In the third quarter, industrial output decreased by 2.2% while household consumption spending increased by 3.1% year over year.
The central bank is fighting to keep inflation under control at almost 49% with a tight monetary policy by maintaining its key rate at 50% for eight consecutive months. As a result, industrial production has slowed, but the domestic demand remains strong, partly because people in Turkey are delaying buying various goods to avoid even higher prices.
According to Emre Akcakmak, a senior consultant with East Capital International AB in Dubai, slower-than-expected GDP growth may have a bright side. Investors would now be more interested in soft landing and long-term decline in inflation rather than prioritizing fast economic growth.
Okan Ertem, senior economist at Turk Ekonomi Bankasi AS, states that consumption is still the biggest driver of gross domestic product growth, even though it has decreased every quarter for the past two quarters.
It indicates that Turkey is getting closer to the output level, which could support the disinflation process and reduce import volumes quarterly and yearly.
According to the Turkish central bank, inflation will peak this year at 44% and decline to 21% by the end of 2025.
Earlier this month, the central bank hinted that the rate cut would soon make sense as the inflation is declining. The speed of expected monetary eases will significantly impact the growth in the upcoming quarters.
In the past, President Recep Tayyip Erdogan has prioritized economic growth over price stability. After his reelection in 2023, a new economic team led by Finance Minister Mehmet Simsek prioritized more market-friendly measures.
Since the economy is facing its first recession since 2018, investors wonder whether President Recep Tayyip Erdogan will return to his policies that support growth.
In 2018, Turkey‘s economy faced recession after a long time since the global financial crisis in 2008.
According to reports, Turkey’s GDP declined by 2.4% in the first quarter of 2019 after declining by 3% in the last quarter of 2018.
It was followed by a 1.6% decline in the previous quarter, making it two consecutive quarters of declining growth, the definition of recession.
Due to the trade war with the United States, the Turkish currency lira dropped, increasing the costs of imports.
There have been warning signs for the past few years regarding Turkey’s economic situation. The previous recession has impacted the car, housing sales, and industrial production.

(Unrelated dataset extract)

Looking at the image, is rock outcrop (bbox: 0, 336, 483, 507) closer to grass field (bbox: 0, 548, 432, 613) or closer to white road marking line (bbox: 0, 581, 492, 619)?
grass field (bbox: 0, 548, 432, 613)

This made the central bank increase the interest rates, which made borrowing costly.
The biggest challenge was reducing volatility in markets as the Turkish lira depreciated to a record low, reducing the investor’s confidence.
Due to its political strains with the United States, Turkey, highly praised for its economic record during the previous ten years, is now struggling.
In August 2018, US President Donald Trump increased the tariffs on Turkish steel and aluminum imports amid a diplomatic crisis over the custody of American pastor Andrew Brunson. Trump threatened to destroy its economy in January if it launched its troops into Syria for retribution to Kurdish groups that were formerly American partners against the Islamic State.